Reproduce the following records verbatim, keeping every line unchanged.

[Stored data entries]
• • • • •
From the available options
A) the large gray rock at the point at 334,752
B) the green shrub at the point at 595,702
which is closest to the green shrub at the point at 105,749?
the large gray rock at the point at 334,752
• • • • •
• Full answer:
From the available options
A) the large gray rock at the point at 334,752
B) the green shrub at the point at 595,702
which is closest to the green shrub at the point at 105,749?
the large gray rock at the point at 334,752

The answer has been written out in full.